Following the shooting, Mr. Trump is facing renewed pressure to take action online slots strategy that would safeguard the nation’s schools, with students around the country staging demonstrations and urging stricter gun-control measures. Although he was a staunch supporter of gun rights during the 2016 campaign, Mr. Trump is signaling a new openness toward gun restrictions amid a string of mass shootings.

The president is hosting two days of meetings at the White House this week with students, parents, teachers and public officials aimed at improving school safety. The White House said Tuesday that those meetings would include people from Parkland, as well as from two other major school shooting sites, Sandy Hook Elementary School in Connecticut and Columbine High School in Colorado.

White House press secretary Sarah Huckabee Sanders told reporters that Mr. Trump hasn’t “closed the door” on a potential ban of assault-style weapons.

After Ms. Sanders’s briefing, though, a White House official said Mr. Trump’s position is unchanged in that he doesn’t support a ban on assault-style weapons. Mr. Trump wants to keep an open mind ahead of the discussions with parents and students this week, but isn’t bending in his support for Second Amendment rights, the official said.
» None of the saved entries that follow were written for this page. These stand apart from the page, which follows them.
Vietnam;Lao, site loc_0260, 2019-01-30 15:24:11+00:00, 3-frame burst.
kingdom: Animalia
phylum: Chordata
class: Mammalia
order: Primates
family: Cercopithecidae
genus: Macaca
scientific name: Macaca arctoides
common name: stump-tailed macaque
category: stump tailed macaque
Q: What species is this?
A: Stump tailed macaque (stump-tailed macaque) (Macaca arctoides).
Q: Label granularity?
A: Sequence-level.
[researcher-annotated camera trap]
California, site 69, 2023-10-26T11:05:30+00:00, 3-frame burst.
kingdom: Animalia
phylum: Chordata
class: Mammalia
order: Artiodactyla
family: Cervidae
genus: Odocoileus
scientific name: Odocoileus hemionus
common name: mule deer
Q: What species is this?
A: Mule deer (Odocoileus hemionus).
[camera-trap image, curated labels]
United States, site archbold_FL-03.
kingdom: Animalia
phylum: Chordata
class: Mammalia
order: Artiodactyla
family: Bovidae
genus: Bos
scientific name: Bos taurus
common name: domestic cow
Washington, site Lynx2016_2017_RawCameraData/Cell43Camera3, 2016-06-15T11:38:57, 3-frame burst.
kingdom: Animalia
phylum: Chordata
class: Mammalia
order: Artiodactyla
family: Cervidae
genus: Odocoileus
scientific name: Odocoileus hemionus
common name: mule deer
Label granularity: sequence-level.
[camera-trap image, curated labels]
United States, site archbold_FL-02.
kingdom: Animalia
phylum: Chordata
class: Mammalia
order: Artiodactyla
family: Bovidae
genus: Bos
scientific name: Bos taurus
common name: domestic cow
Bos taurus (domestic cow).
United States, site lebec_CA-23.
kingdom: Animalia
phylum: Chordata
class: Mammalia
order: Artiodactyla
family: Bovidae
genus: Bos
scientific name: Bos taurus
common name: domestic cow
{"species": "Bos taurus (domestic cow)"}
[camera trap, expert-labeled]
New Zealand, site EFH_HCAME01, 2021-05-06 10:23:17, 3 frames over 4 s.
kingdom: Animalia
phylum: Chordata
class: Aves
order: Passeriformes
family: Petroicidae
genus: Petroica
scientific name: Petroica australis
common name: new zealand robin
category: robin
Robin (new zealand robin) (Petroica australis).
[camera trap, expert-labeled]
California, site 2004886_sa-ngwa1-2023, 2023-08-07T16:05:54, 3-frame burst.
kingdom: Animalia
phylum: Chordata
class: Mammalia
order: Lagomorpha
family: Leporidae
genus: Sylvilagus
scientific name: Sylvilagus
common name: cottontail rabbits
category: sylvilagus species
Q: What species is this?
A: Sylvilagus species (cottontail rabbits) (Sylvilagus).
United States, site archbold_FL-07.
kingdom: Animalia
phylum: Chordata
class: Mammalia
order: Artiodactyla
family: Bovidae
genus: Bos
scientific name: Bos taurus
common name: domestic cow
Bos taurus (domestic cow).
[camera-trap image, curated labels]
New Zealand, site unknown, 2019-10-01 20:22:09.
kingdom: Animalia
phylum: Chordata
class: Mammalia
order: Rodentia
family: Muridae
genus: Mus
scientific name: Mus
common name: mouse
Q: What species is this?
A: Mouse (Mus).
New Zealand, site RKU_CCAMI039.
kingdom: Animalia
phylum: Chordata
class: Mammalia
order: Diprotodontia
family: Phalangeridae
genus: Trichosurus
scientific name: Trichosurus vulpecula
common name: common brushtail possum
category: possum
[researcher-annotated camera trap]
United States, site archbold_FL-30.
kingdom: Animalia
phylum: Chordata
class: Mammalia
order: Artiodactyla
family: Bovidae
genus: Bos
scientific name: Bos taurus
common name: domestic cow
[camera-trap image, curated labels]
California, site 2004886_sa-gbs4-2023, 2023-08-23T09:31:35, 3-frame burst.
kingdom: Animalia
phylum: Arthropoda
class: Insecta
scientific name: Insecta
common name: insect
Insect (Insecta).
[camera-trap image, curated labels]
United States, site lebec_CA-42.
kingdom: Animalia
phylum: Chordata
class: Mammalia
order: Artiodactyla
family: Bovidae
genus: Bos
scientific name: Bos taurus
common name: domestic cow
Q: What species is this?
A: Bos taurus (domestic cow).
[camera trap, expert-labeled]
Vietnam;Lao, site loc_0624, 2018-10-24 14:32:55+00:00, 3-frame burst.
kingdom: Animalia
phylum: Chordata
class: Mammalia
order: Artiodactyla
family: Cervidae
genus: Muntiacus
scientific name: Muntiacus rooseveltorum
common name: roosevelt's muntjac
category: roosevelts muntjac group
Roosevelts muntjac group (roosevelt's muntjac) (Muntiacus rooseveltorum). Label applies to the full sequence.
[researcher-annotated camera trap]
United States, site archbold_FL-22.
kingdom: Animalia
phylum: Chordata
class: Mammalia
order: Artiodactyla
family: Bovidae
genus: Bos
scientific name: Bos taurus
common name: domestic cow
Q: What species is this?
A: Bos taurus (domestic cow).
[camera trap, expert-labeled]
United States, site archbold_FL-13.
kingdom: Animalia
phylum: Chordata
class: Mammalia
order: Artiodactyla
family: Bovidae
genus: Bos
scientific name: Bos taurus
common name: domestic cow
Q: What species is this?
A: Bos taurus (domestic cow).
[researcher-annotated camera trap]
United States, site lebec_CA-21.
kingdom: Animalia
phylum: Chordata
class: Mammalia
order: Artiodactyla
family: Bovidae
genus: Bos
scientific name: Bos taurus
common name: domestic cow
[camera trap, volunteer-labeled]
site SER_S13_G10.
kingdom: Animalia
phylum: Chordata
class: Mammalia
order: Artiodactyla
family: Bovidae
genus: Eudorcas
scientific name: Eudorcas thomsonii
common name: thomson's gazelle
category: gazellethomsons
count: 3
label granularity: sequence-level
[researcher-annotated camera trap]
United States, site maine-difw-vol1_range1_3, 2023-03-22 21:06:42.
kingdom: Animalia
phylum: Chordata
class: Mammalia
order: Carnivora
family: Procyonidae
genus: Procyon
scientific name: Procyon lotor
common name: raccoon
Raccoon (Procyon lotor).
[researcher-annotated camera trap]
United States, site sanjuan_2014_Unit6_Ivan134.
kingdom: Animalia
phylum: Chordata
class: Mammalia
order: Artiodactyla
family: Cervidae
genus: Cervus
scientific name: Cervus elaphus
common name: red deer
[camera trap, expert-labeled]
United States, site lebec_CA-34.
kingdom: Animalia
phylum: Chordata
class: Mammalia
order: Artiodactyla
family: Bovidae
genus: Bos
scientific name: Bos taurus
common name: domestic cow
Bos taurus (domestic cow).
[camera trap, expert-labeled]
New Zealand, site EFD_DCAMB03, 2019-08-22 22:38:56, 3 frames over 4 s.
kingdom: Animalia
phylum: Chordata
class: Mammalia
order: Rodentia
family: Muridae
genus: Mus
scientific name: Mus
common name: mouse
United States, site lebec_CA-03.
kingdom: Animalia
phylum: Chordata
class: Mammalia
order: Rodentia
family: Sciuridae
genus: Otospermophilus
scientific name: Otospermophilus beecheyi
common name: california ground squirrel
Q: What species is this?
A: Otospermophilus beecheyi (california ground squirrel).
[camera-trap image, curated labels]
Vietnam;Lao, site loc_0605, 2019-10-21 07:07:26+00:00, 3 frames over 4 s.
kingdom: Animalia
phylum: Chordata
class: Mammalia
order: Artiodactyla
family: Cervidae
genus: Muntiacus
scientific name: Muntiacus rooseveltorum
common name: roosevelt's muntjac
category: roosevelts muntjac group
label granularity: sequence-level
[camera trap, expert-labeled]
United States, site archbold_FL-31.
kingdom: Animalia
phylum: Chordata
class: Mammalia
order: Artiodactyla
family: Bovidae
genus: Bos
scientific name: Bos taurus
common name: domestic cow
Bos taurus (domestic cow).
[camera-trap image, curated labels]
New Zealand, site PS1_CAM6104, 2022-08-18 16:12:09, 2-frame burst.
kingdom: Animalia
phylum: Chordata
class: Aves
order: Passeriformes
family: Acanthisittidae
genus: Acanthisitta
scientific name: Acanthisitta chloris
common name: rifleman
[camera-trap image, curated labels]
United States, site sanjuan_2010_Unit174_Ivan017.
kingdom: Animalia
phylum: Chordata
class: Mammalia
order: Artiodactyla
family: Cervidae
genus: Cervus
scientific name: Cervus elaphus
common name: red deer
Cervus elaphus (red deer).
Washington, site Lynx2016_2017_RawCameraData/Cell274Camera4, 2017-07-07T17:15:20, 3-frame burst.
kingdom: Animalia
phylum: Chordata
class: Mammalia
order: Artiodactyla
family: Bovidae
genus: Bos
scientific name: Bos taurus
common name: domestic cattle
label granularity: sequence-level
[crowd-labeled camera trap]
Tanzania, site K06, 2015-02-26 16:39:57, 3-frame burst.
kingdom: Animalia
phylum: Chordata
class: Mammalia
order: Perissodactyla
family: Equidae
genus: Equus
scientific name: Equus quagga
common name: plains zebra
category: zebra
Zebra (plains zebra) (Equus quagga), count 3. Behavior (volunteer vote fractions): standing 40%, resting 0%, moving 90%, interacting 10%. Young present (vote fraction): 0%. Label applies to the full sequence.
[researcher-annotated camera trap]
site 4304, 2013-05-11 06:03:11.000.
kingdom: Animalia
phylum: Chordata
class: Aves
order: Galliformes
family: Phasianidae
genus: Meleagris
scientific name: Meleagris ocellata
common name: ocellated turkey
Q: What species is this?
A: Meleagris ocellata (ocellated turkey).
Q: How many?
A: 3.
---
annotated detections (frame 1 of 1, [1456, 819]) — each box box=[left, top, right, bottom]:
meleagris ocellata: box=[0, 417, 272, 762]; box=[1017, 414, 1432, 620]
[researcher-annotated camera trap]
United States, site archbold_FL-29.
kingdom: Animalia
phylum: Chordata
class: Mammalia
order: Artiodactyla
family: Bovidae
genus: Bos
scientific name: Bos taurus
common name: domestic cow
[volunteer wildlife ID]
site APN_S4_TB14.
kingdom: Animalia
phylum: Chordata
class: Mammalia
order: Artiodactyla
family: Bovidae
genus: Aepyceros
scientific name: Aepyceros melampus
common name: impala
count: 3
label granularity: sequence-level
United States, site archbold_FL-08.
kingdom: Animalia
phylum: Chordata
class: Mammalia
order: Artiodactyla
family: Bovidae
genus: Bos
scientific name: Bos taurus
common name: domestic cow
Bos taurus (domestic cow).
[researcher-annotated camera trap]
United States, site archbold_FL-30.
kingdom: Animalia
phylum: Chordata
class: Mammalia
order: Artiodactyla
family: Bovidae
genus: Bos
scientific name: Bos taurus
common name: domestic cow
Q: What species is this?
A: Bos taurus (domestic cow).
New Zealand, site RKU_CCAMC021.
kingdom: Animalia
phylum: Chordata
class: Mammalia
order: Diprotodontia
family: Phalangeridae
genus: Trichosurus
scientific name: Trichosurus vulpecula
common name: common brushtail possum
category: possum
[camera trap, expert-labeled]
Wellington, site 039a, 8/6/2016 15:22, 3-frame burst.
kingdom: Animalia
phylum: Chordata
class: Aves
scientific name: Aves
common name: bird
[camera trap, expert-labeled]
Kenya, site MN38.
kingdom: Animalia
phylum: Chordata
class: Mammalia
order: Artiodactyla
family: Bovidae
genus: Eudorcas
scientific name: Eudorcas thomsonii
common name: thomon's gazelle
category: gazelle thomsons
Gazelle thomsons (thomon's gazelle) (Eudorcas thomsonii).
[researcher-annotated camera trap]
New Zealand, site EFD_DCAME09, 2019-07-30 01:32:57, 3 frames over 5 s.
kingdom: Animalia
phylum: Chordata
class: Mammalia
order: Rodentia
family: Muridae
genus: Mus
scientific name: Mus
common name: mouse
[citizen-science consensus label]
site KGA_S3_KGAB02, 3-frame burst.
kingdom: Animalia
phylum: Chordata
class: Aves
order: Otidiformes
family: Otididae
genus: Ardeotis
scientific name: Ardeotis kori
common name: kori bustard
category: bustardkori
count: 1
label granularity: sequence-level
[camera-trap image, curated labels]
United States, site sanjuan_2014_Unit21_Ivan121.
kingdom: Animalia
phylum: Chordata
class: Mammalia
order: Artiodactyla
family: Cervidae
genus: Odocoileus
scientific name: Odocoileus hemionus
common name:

What Mr. Trump would consider, alternatively, is an age restriction that keeps certain weapons away from people under 21; trained armed guards in more schools; tougher background checks; and more screening to keep guns away from those with mental illness.

Sen. Dianne Feinstein (D., Calif.) said that only legislation can ban bump bet 138 stocks, and that “the ATF currently lacks authority” to do so. Bureau of Alcohol Tobacco, Firearms and Explosives officials have repeatedly said the devices aren’t subject to federal firearms statutes, Ms. Feinstein said. She warned that the matter “could be tied up in court for years” if the ATF moves forward with a ban.